Une quinzaine de familles syriennes, soit 71 personnes dont 38 enfants, ont été expulsées le 29 août du logement qu’elles occupaient, rue Raspail à Saint-Denis. Elles survivent depuis dans le jardin public voisin, le square Pierre de Geyter, avec le soutien d’une large coalition de collectifs dionysiens.

Alors que la journée de la rentrée des classes vient de s’achever, lundi 2 septembre, des drapeaux de la République syrienne flottent sur le parvis de la mairie de Saint-Denis, en face de la basilique où sont enterrés des rois de France. Un rassemblement d’une cinquantaine de personnes, composé d’une partie des familles expulsées et de leurs soutiens, discutent en cercle. Ils et elles ont appelé à se réunir devant l’hôtel de ville pour réclamer des solutions pérennes de relogement.

Yahya Al-Abdullah, au centre, dont le sujet de recherche est l’intégration des Syrien·nes, récapitule la situation des familles aux personnes venues en soutien. Photographie Pierre-Olivier Chaput pour Radio Parleur.

Les mésaventures des Syriens à Saint-Denis ne datent pourtant pas d’aujourd’hui. Il y a un an déjà, certains avaient échappé de peu à l’expulsion car aucune solution durable n’existait. Douze enfants avaient pu être scolarisés. Mais cette année, alors que les habitants de cet immeuble rue Raspail sont encore plus nombreux, personne n’a pu y finir l’été. La faute à une procédure lancée il y a deux ans par le bailleur associatif Freha, appartenant au mouvement d’Emmaüs, propriétaire des lieux.

Ce bailleur est pourtant loin d’avoir la maîtrise de son bâtiment. Ce n’est pas lui qui y a installé ces familles et leurs enfants mais un marchand de sommeil, qui leur faisait payer un prix exorbitant – 600 € par mois – pour pouvoir rester dans des appartements insalubres. Le directeur de Freha s’est justifié dans les colonnes du Journal de Saint-Denis, avançant que cette expulsion permettrait à l’avenir que “cet immeuble redevienne un immeuble très social”.

Les familles à la rue, leurs affaires à la benne

L’expulsion n’a toutefois pas échappé à la vigilance des réseaux de solidarité dionysiens. L’information a rapidement circulé et un premier rassemblement est organisé l’après-midi même de l’expulsion. Le premier tract de soutien réunit une très large coalition de signataires : les déclinaisons locales des partis politiques (de la France Insoumise jusqu’à l’Union communiste libertaire), des syndicats (Solidaires, SNUIPP), des groupes de Gilets jaunes locaux, des collectifs luttant pour le droit au logement (DAL, Attiéké-Poterie, etc.). Jusqu’à la Compagnie Jolie Môme, tous font bloc derrière les familles.

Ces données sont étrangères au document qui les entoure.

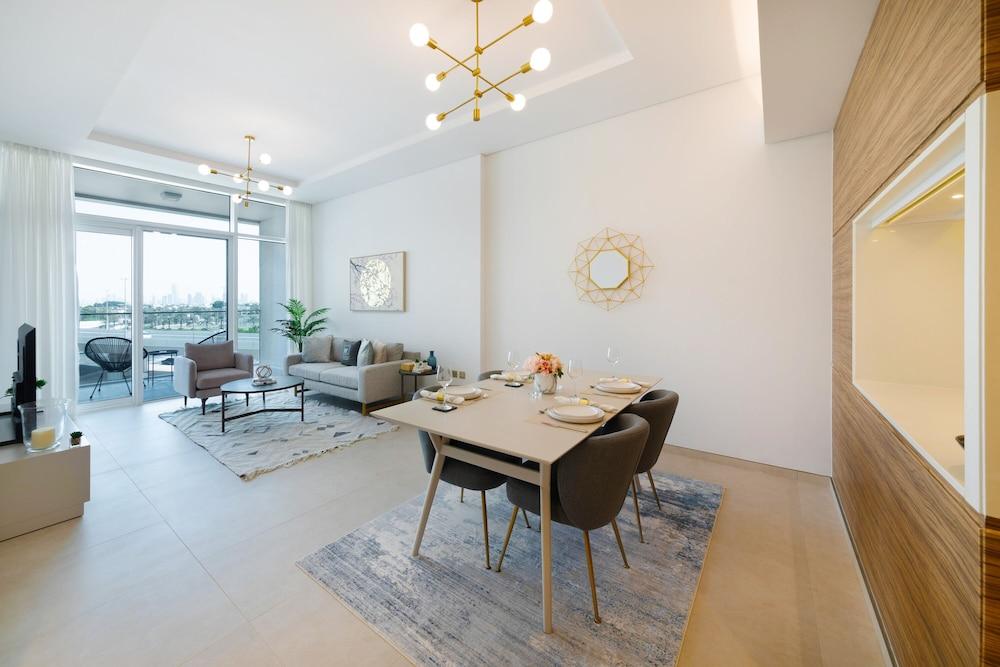 Maison Privee - Banyan Tree Residences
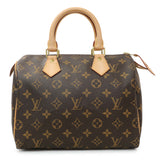 -7 items Wed Sept 9 ⬆️- Louis Vuitton Monogram Speedy 25 Handbags Louis Vuitton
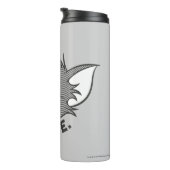 Tom en Jerry | Tom Says Nope Thermosbeker (Geroteerd rechts)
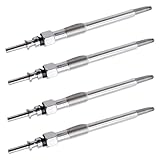 Engine Glow Plugs For Opel For Combo 2001-2011 OE 0250202137 8972108182 97210818 Replacement Accesso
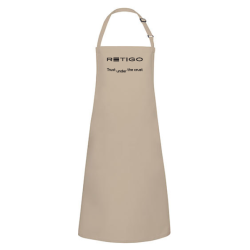 Zástěra Trust under the crust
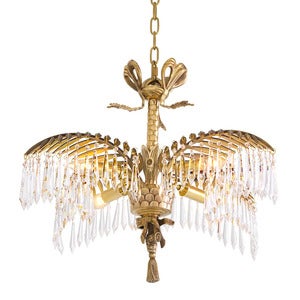 Taklampa Hildebrandt S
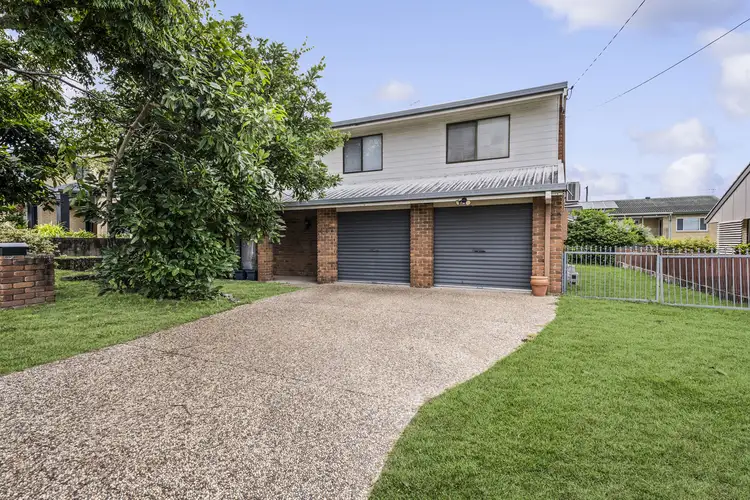 14 Pomeroy Street, Geebung QLD 4034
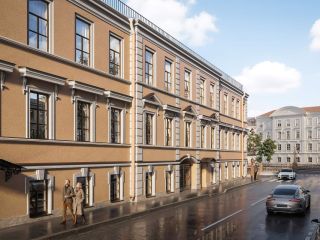 Продам нежилое помещение отдельный вход свободного назначения фото Санкт-Петербург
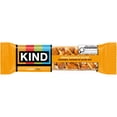 thumbnail image 2 of KIND Almond Caramel & Sea Salt Bars, 40g, 5 Bars, 2 of 9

Les enseignant·es mobilisé·es ont accroché une banderole sur l’école élémentaire Daniel Sorano de Saint-Denis. Photo DR

Comme ces dernières n’ont eu le temps d’attraper que leurs papiers avant de se faire chasser, elles se sont retrouvées à la rue totalement dépourvues. Leurs affaires personnelles ont fini dans une benne amenée pour l’occasion, avant que l’immeuble ne soit muré pour les empêcher d’y revenir. En plus de s’organiser pour faire pression sur les institutions, les militant·es collectent couvertures, vêtements et duvets ou encore installent des toilettes sèches dans le parc où elles ont trouvé refuge. Au rassemblement, des enseignant·es présent·es promettent d’accrocher dès le lendemain une banderole sur l’école.

Des solutions “vagues et précaires”

Alors que la Mairie ne semble toujours pas être en mesure de proposer une solution globale, certaines familles se sont vues proposer des relogements pour quelques jours, avant un retour à la rue. Des habitats souvent situés loin de Saint-Denis, parfois à des heures de transports en commun. Une non-solution pour celles et ceux installé.e.s dans cette ville et dont les enfants y sont scolarisés. Aussi leurs soutiens réclament une solution collective qui évite l’éclatement plutôt que “des propositions vagues et précaires”.